You want it (the JV) to be very cable-centric. You don’t want people to see it as just another wireless service. How do you go about marketing it that way and how do you get it across the consumers that this isn’t the same thing?
Forsee: Sprint has been on a two-year path to reposition our company. We’re describing our company, not as a telcom carrier but a content media and entertainment distribution company in the data services business. When we spin off our local business in May, we really will be positioned to be the cable industry’s ideal partner because our company will be positioned both on providing VoIP as well as wireless services. Mobility is the natural extension … with the four companies we’re going to be in the best position of any potential partner to understand what can be delivered — and be delivered uniquely.

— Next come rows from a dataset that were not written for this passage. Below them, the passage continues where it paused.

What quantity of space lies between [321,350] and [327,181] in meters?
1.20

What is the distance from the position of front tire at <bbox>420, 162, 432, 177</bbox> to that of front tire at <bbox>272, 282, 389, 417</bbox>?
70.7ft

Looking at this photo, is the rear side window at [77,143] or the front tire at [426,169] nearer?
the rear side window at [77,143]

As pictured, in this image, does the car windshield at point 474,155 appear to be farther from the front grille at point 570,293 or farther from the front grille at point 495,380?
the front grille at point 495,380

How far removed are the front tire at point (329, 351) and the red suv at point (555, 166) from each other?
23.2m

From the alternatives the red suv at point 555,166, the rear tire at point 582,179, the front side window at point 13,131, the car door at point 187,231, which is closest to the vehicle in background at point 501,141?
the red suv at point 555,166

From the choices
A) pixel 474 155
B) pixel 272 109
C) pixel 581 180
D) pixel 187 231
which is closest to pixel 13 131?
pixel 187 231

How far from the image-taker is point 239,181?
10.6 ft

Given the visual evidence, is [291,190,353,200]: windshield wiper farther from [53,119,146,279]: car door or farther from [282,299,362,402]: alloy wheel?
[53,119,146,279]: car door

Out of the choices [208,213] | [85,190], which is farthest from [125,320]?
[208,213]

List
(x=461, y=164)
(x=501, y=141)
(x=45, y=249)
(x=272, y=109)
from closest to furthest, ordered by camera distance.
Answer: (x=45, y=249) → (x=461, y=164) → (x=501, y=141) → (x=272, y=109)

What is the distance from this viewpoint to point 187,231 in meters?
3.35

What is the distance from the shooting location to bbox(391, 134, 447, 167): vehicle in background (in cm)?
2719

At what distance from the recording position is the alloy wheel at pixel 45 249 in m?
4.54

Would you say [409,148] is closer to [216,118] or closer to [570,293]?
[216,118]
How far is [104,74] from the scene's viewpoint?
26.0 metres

It’s not a matter of simply tossing wireless into the bundle, You heard Brian (Roberts) say a few minutes ago can we develop something unique? That’s why the venture has worked so hard to make sure we get the customer experience piece right and also that the new services that being developed are going to be different than simply adding it on to the bundle. If we do it that way, I think it will be very important.

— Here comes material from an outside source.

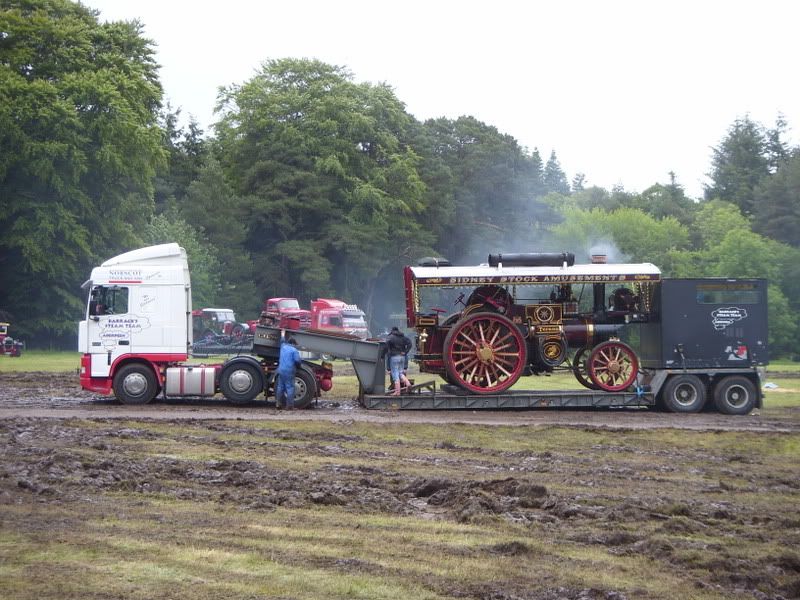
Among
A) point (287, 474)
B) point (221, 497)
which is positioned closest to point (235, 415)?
point (287, 474)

When did you decide that you were not going to be in competition with cable?
Forsee: Wireless will substitute for all these services. Customers will decide if they want to cut the cord and not want a bundle. If the they do that, Sprint’s going to be positioned to provide a standalone offer. But customers may also want the unique experience… Sprint decided as we started thinking about our merger with Nextel if we could end up with a national place for our wireless to be bundled. Would that be a unique experience for us versus being local … We were in 18 states with 8 million access lines. With cable, we’ll have the ability to be truly national. We’ll have a national product name for that offer we’ll put in the bundle. That’ll be a great place for Sprint .. It will be the Comcast bundle but that name will be a national brand that also could be positioned that way.
You also partner with content providers in other ways and that’s with MVNOs. Where do you see the MVNO business going? What’s the patience curve on success for an MVNO.

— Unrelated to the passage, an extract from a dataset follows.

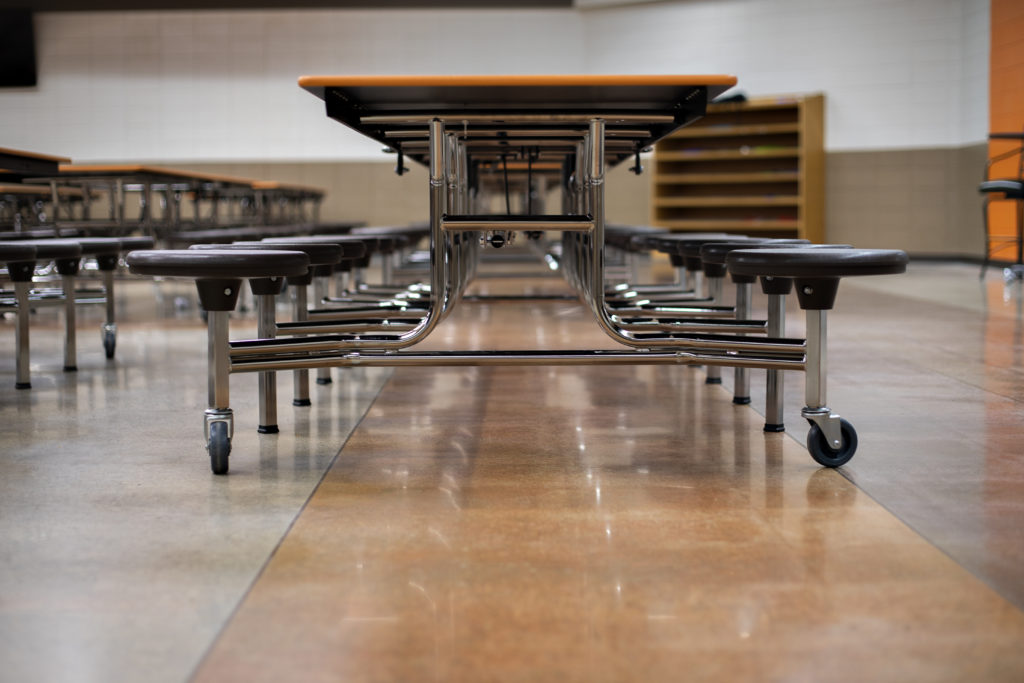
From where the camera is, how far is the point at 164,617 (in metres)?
1.26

Forsee: There are some content companies that have such unique content, like Disney, like ESPN. We’ve gone down that path with Virgin Mobile because of their brand cache and their ability to target youth.. There a few companies…we think can be successful because they’ll bring something unique to the customer and … they’ll expand the pie. Sprint went about this as a market extension or second-brand strategy, not just can we offload minutes of our network so it hasn’t followed a traditional wholesale model. … It’s been about expanding the market and getting a disproportionate share that Sprint otherwise couldn’t have gotten by itself.
Bringing Mobile ESPN into your stores, what kind of challenge is that and why do it?
Forsee: Again, we thought a different kind of user is going to want that kind of content, and, again, with that kind of brand strength at ESPN why not think about that expanding the pie?